Beyond manufacturing efficiency and cost benefits, digital infrastructure satisfies another critical need for CGTs: patient outcome tracking. Typically, manufacturers and payers cannot effectively track outcomes prospectively once a therapy reaches the hospital where the patient is located. Payers’ reluctance to reimburse expensive treatments is often due to a lack of robust outcomes data. With current costs for CGTs in the range of $400,000 to $4 million, payers struggle to justify reimbursement when they lack visibility of concrete data demonstrating positive patient improvement or survival outcomes.
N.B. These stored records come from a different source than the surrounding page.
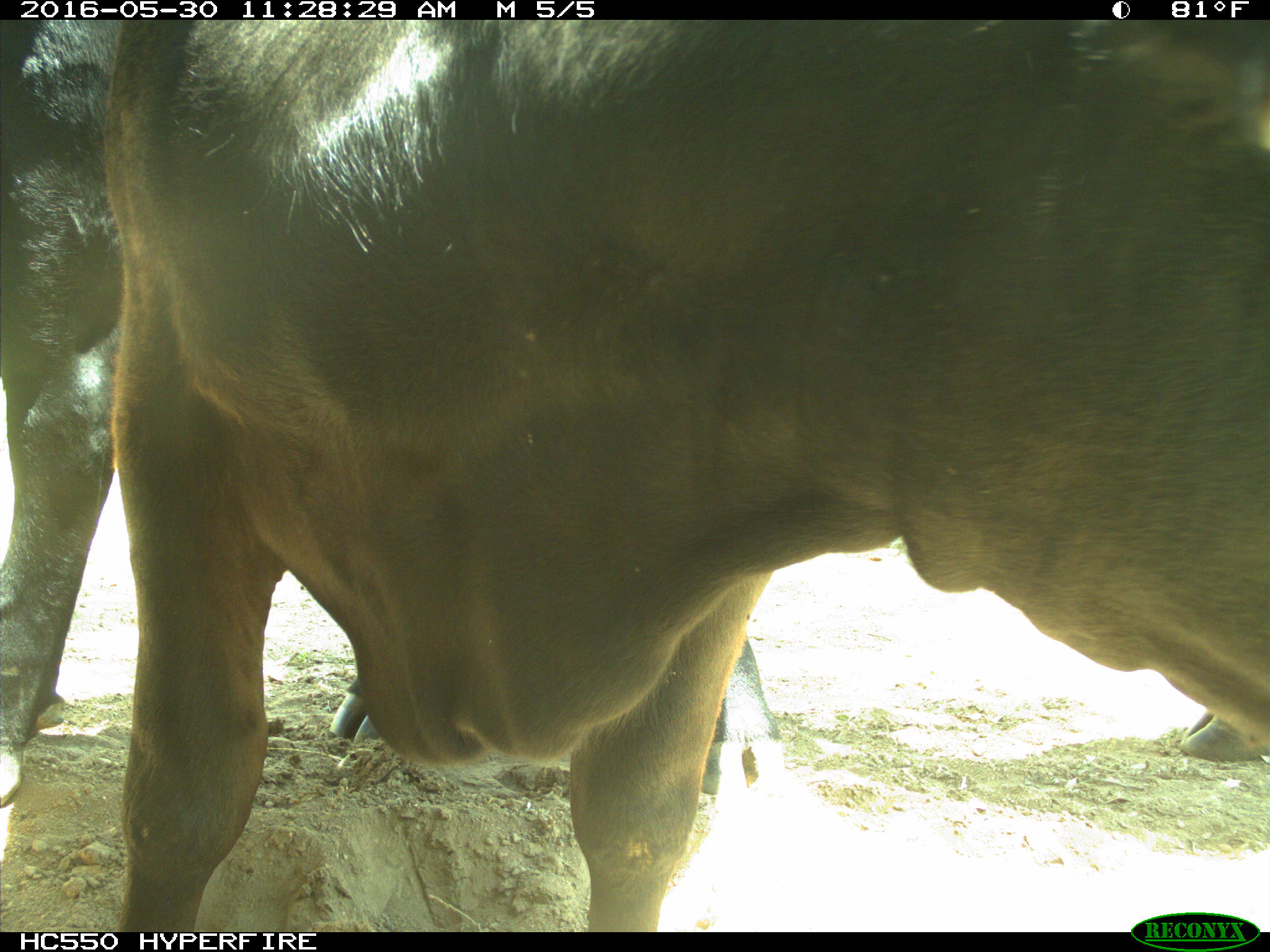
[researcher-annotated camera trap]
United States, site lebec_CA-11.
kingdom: Animalia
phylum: Chordata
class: Mammalia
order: Artiodactyla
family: Bovidae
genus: Bos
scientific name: Bos taurus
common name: domestic cow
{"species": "Bos taurus (domestic cow)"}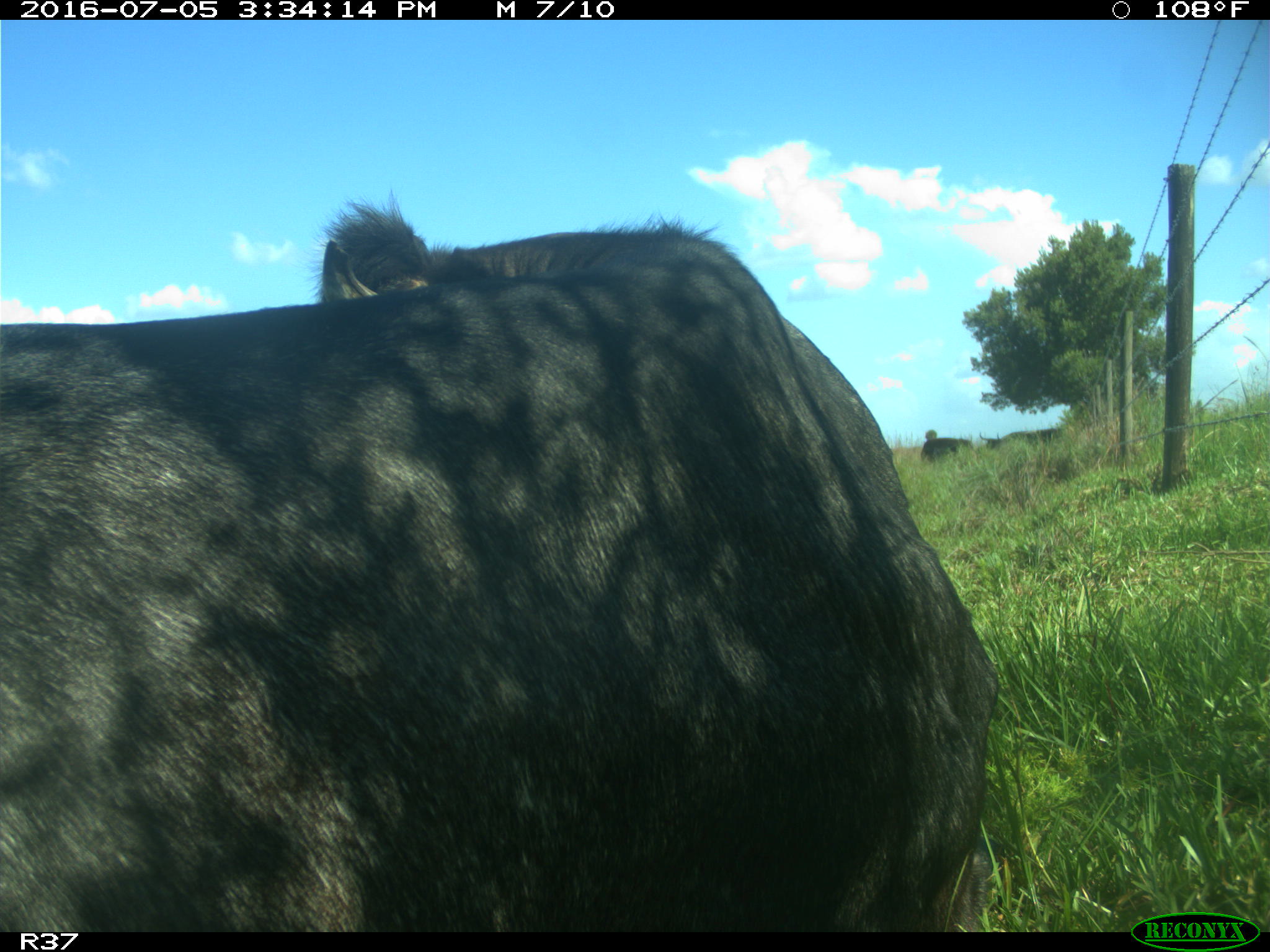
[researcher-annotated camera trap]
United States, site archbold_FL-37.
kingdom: Animalia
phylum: Chordata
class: Mammalia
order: Artiodactyla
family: Bovidae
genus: Bos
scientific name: Bos taurus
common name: domestic cow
Although manufacturing inefficiencies are the single biggest factor reducing the accessibility and affordability of CGTs today, there are others. Implementing new technologies (ie, next-generation sequencing and biosensors7) for continuous, in-line, automated process monitoring can enable faster, more precise analyses of potency, sterility, and other factors required for faster, more efficient product releases. This will expedite the release of high-quality, safe, and effective products. Accelerating product releases could significantly increase the number of patients treated. This, in turn, will increase patient outcomes data, which can make additional inroads toward solving the affordability problem, given that patient outcome data heavily influence payer reimbursement decisions.18,19
A successful CGT launch begins long before a product ever receives marketing authorization. Early planning to achieve commercial viability with a significant focus on product affordability and future patient access must begin during preclinical development and continue through clinical trials, approval, and product launch. A singular focus on achieving safety and efficacy end points is no longer sufficient and has led to high-profile commercial failures (and removals) in recently launched CGT products. New technology platforms can increase throughput, reduce costs of goods, lower OOS rates, reduce required facility investment, shorten development timelines, support faster product release, and enable distributed models—ultimately making CGTs approvable, accessible, and affordable. Many of these technology platforms exist today; now it’s time to use them.